____ Seçilmiş bölüm
Türk siyasetinde, görünen siyasi aktörler kadar, hatta daha da fazla, perde arkasındaki aktörler rol oynar. Bu çok uzun zaman genel kabul gören bir sistem haline gelmişti. Muhtemelen de tam bu yüzden, Türk demokrasisi sıklıkla kesintiye uğradı, demokratik işleyiş, demokratik meşruiyet anlayışı hiçbir zaman yeterli düzeylere gelemedi, sindirilemedi.
Vesayet dönemleri yaşandı. Özellikle de askeri vesayet, Türkiye'de siyasetin ve demokratik katılımın alanını çok daralttı. Silahlı Kuvvetlerin, bunu daima sözde reddetmelerine rağmen gündelik siyasete girmeleri, hem siyaseti hem de silahlı kuvvetleri böldü, zayıflattı. Bu vesayet, yalnızca ordu aracılığıyla değil, yargı ve yüksek bürokrasi aracılığıyla da sıklıkla kullanıldı, medya ve iş dünyası da menfaatleri çerçevesinde devreye girmekte tereddüt etmedi. Her defasında, demokratik meşruiyetin önü kesilmeye çalışıldı. 2002 yılından itibaren, geniş bir seçmen kitlesi her seçimde artan biçimde AK Parti'ye ve Recep Tayyip Erdoğan'a destek verdi. Bu destek yalnızca siyasi bir tavırdan kaynaklanmadı, önce Başbakan sonra Cumhurbaşkanı olarak Tayyip Erdoğan, alışılmadık bir siyaset yapma biçimi benimsedi. Olmayacak vaatlerin insanı olmayı reddetti. Seçim ekonomisi uygulamadı. Bütçe rakamları, Türk siyasetinde ilk defa gerçeği gösterir oldular. Zor durumlarda, zorluklardan bahsetmeyi, halkla bütünleşerek sorunları paylaşmayı zafiyet olarak görmedi. Tutamayacağı sözleri vermemek konusunda büyük hassasiyet gösterdi, verdiği sözleri tutmak için daima siyasi riskleri göze aldı.
________
» Görev tanımı:
Türk siyasetinde vesayet ve demokratik meşruiyet üzerine yukarıdaki metnin sonraki bölümünü, son cümlesinden itibaren yazın. Bundan sonra gelen malzeme, metinden ayrı ve bağımsızdır.
____ Toplanan veriler
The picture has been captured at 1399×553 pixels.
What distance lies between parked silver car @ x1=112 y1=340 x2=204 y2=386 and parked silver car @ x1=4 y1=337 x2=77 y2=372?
________
» Yanıt:
Dünyada hiçbir siyasetçi, yanılgıdan arî değildir. Ne var ki, Cumhurbaşkanı Erdoğan ile diğer aktif siyasetçiler arasında fark o kadar açıldı ki, bugün siyasi tartışma iki düzeyde yürütülüyor. Birincisi, tümüyle kişisel saldırılardan oluşan bir muhalefet anlayışı var, bu son derece düzeysiz ve saldırgan biçimde de kendisini sıklıkla gösteriyor. İkincisi, siyasi tartışma tümüyle kişiye odaklandığında, kişinin kendini olmadığı kadar "iyi" göstermek için gerçekleri elden geçirmesi, değiştirmesi, halka da yalan söylemesi gerekiyor. Tutmadığı halde "oruç tutar gibi yapmak" türü ucuzluklara kaçabiliyor. Cumhurbaşkanı Erdoğan, Türkiye için ne hedeflediğini, ne istediğini, nasıl bir altyapı, nasıl bir vizyon çerçevesinde bunların gerçekleşmesini öngördüğünü açıklıkla söylemekten hiçbir zaman çekinmeyen bir siyasetçi olarak tarihe damgasını vurdu. Söylediği hedeflere adım adım ulaşıldı. Halktan almış ve almakta olduğu, kendi siyasi hareketini çok aşan büyük destek de buradan kaynaklanıyor.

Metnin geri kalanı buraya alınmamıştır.